Still, either parent may request a review of the court order for child support. The request, which is once in three years, must be due to a discrepancy in support per the child support guidelines. Otherwise, the parent must have experienced a 20% difference or a $100 change in gross income per month.

The OCSE shall initiate the action on the parent’s behalf, and the court shall assess whether the request merits modification. Note that the burden of proof is on the requester.

Concerned persons may request for modification sooner than mandated if there have been considerable changes in circumstances. These circumstances include, but are not limited to:

  • The emancipation or death of a qualified child;
  • Incarceration of a parent;
  • Significant change in income, ranging from job loss to change in employment, inheritance, and lottery winnings;

Note that the content of this section does not replace professional advice from an experienced family lawyer. The circumstances that make a modification request necessary are unique to every case, and an experienced family law attorney is in the best position to provide legal advice.    

What is Back Child Support in Arkansas?  

Back child support refers to unpaid child support that accrued since the date of effective order or the last payment date. Back child support is different from retroactive child support, which refers to a claim for child expenses that a custodial parent incurred from birth up to the application date. Arkansas recognizes retroactive child support.

Following an order by the judiciary, the Office of Child Support Enforcement shall take administrative measures to ensure that defaulting parents fulfill the court-ordered obligation.  

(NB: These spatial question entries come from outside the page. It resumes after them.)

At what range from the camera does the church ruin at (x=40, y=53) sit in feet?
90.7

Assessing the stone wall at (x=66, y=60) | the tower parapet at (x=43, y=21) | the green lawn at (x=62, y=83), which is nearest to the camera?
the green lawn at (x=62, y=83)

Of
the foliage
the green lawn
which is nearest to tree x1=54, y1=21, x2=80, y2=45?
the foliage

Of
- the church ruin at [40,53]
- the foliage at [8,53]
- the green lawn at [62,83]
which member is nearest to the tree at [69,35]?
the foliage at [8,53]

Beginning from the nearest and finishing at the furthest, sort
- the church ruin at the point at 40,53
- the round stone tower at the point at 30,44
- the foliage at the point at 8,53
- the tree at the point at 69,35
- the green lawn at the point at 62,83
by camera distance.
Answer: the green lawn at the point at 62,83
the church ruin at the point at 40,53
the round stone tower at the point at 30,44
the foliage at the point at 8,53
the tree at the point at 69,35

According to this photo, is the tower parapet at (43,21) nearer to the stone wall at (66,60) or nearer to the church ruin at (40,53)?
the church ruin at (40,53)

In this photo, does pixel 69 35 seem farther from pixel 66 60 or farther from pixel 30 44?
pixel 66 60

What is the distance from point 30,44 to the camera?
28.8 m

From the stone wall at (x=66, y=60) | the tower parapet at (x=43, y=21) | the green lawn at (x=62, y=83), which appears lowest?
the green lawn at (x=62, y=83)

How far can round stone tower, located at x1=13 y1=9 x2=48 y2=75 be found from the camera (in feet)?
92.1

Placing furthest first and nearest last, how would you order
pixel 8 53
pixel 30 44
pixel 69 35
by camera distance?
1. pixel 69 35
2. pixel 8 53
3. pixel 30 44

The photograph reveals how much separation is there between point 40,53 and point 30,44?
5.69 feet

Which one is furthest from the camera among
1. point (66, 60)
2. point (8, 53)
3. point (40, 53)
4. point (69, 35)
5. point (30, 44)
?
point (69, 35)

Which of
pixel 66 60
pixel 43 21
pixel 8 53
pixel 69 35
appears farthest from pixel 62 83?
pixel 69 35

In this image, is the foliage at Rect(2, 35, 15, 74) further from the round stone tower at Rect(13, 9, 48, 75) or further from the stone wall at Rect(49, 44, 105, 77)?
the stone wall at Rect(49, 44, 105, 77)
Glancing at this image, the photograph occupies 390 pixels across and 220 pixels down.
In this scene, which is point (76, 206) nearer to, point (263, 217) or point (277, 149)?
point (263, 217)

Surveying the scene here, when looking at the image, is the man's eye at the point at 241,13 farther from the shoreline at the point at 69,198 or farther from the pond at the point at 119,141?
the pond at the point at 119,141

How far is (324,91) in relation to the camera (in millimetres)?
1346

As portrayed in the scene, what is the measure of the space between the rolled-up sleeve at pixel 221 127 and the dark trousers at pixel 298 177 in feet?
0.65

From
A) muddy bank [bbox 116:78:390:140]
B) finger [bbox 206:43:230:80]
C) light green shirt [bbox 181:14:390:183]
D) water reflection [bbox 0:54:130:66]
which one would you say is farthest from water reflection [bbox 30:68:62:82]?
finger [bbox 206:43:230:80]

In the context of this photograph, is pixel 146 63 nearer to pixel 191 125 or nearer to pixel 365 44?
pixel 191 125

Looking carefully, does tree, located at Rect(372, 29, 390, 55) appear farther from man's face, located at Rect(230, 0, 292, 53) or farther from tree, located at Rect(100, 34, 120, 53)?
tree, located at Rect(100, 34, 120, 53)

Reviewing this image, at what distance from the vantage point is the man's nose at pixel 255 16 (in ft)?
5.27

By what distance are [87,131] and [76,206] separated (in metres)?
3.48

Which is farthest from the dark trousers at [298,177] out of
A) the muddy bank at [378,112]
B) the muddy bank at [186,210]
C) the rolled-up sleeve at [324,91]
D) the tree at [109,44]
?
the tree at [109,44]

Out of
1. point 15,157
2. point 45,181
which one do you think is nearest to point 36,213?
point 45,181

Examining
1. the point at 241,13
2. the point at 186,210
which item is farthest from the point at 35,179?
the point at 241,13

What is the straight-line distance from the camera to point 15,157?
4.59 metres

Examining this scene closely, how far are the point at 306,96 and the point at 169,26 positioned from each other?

How Do I Get Back Child Support Paid in Arkansas

Visit the local child support office to submit a complaint. The OCSE uses administrative enforcement tools such as liens, property seizure, reporting the debt to credit reporting agencies, and offsetting state income tax refunds. The OSCE only initiates a court action when administrative mechanisms are ineffective.

In 2020, Arkansas offset the back child support for defaulting parents who received the first economic stimulus check under the CARES Act. However, Congress exempted the second round of stimulus from the Treasury Offset Program (TOP).  

Is there an Arkansas Statute of Limitation on Child Support?

No. Per A. C. A. § 9–14–236, child support payments in Arkansas are not subject to time limitations.